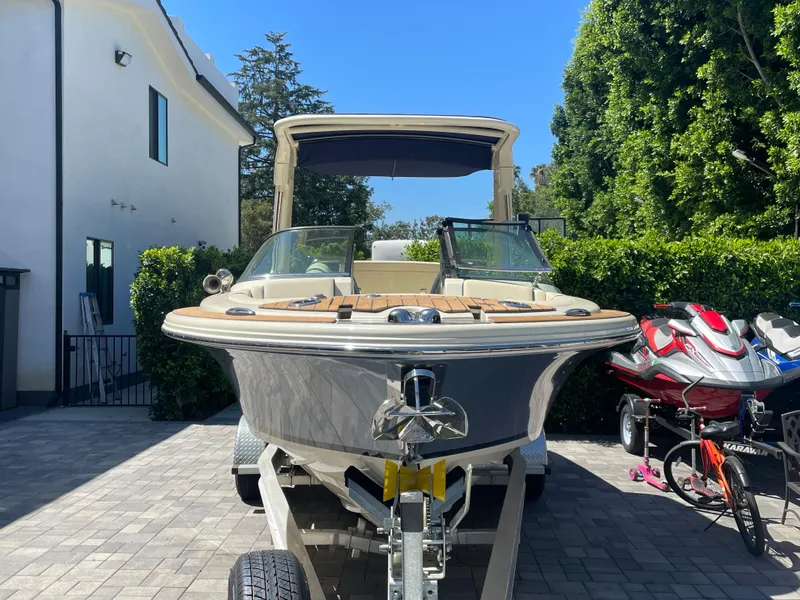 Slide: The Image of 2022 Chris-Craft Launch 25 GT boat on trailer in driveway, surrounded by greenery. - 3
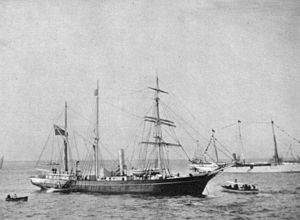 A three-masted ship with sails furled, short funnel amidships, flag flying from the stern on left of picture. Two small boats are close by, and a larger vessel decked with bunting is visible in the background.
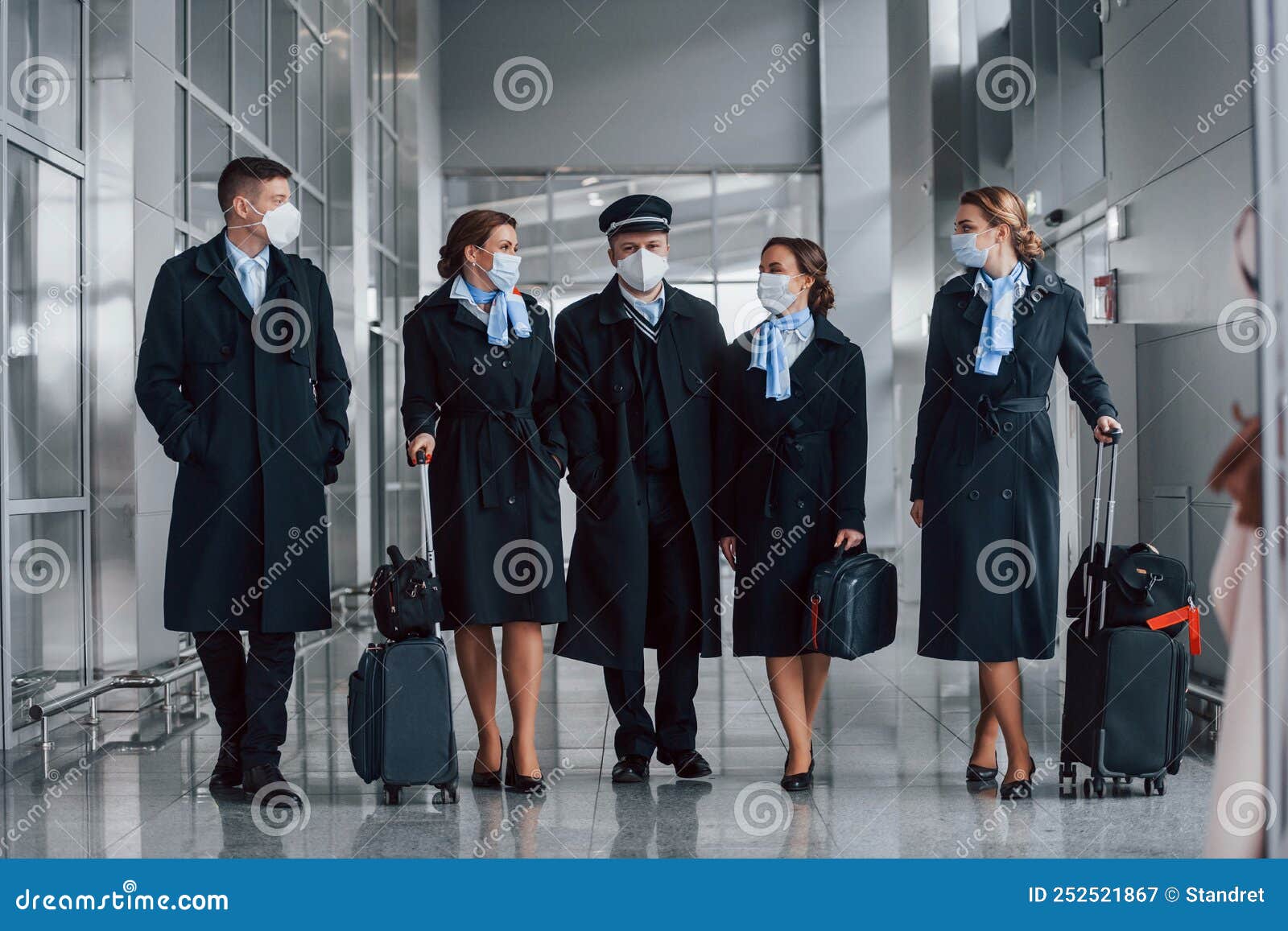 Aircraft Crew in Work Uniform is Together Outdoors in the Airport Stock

» EXERCISE PROMPT
Would you transcribe all of the data exactly, apart from its pictures?

» EXERCISE RESULT
 Slide: The Image of 2022 Chris-Craft Launch 25 GT boat on trailer in driveway, surrounded by greenery. - 3
 A three-masted ship with sails furled, short funnel amidships, flag flying from the stern on left of picture. Two small boats are close by, and a larger vessel decked with bunting is visible in the background.
 Aircraft Crew in Work Uniform is Together Outdoors in the Airport Stock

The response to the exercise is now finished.